(begin)

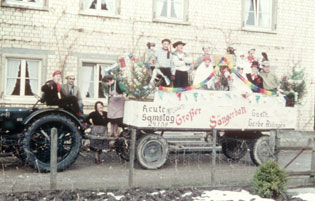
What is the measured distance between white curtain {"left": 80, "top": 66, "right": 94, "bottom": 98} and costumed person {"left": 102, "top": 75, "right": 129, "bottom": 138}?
4.59 metres

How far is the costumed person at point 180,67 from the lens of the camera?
1036 centimetres

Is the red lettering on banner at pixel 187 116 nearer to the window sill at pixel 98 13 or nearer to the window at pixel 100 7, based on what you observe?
the window sill at pixel 98 13

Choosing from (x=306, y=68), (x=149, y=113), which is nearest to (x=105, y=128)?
(x=149, y=113)

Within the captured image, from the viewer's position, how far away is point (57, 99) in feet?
29.5

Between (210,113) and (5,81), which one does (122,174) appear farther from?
(5,81)

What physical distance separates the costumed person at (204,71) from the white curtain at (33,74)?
5.78 meters

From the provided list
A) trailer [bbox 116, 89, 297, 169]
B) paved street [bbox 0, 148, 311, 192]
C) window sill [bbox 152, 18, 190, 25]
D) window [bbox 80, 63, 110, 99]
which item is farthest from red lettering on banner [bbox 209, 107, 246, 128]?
window sill [bbox 152, 18, 190, 25]

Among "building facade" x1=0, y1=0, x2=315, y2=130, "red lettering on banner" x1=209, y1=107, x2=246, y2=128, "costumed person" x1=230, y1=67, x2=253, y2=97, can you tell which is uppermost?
"building facade" x1=0, y1=0, x2=315, y2=130

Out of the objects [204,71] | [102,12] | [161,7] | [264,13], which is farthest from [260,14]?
[204,71]

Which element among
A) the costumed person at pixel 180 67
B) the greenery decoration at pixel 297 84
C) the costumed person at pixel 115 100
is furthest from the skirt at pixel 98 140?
the greenery decoration at pixel 297 84

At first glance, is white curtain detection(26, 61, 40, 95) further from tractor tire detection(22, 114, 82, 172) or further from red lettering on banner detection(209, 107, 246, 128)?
red lettering on banner detection(209, 107, 246, 128)

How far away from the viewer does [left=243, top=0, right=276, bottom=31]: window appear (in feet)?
54.5

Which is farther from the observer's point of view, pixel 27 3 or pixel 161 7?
pixel 161 7

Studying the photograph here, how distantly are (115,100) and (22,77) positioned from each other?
5.06 meters
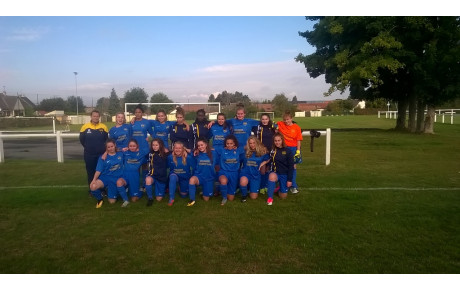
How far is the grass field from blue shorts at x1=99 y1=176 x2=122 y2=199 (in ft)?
0.68

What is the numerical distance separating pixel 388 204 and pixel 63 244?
4.80 m

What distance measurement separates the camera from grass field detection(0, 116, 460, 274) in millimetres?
3650

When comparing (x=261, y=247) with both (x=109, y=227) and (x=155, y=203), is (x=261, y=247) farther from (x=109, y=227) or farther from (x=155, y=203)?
(x=155, y=203)

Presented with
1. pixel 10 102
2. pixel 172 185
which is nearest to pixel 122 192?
pixel 172 185

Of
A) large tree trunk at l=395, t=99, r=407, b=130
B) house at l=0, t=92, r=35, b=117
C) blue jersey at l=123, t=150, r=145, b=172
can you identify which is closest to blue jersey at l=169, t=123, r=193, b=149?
blue jersey at l=123, t=150, r=145, b=172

(end)

**What you are asked to do**: Quote the listing above from the line containing "Which is farther" through the line containing "5.06 meters", keeping both of those lines.

**Exercise output**:
Which is farther from the observer's point of view, pixel 27 3 or pixel 161 7?
pixel 161 7

Studying the photograph here, how distantly are (115,100) and (22,77) positioned from each other?
5.06 meters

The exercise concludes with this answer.